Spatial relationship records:
┌──

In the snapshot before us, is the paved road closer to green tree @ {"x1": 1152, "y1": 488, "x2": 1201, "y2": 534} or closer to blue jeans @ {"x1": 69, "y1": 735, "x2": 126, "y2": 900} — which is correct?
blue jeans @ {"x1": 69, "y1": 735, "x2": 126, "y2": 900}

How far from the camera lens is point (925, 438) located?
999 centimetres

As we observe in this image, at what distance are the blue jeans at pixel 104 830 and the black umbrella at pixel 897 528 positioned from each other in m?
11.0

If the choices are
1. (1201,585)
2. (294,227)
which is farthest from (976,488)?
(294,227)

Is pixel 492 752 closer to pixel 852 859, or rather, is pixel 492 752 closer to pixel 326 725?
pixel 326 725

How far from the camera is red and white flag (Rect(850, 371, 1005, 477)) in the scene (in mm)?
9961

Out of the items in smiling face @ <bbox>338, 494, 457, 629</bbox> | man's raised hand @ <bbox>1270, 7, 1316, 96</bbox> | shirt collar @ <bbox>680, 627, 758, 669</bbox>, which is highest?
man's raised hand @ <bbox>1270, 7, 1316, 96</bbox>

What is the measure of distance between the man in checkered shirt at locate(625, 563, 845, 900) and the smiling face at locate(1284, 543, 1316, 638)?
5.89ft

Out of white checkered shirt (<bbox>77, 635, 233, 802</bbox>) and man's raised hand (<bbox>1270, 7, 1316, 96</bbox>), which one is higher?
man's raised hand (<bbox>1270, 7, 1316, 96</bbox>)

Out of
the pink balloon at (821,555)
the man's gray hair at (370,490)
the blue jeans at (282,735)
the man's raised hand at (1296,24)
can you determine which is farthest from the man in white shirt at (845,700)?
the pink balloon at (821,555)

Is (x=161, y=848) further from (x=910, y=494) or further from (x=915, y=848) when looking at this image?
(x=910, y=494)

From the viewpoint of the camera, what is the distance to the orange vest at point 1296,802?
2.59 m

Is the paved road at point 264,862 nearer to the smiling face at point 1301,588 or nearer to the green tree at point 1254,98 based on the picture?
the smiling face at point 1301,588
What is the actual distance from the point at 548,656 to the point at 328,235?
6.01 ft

└──

### Work to complete
Copy out the lines above, beginning with the line that contains "From the viewpoint" and continuing through the last line of the records, unchanged.

### Output for this exercise
From the viewpoint of the camera, what is the distance to the orange vest at point 1296,802?
2.59 m

Is the paved road at point 264,862 nearer to the smiling face at point 1301,588 or nearer to the green tree at point 1254,98 based on the picture?
the smiling face at point 1301,588
What is the actual distance from the point at 548,656 to the point at 328,235?
6.01 ft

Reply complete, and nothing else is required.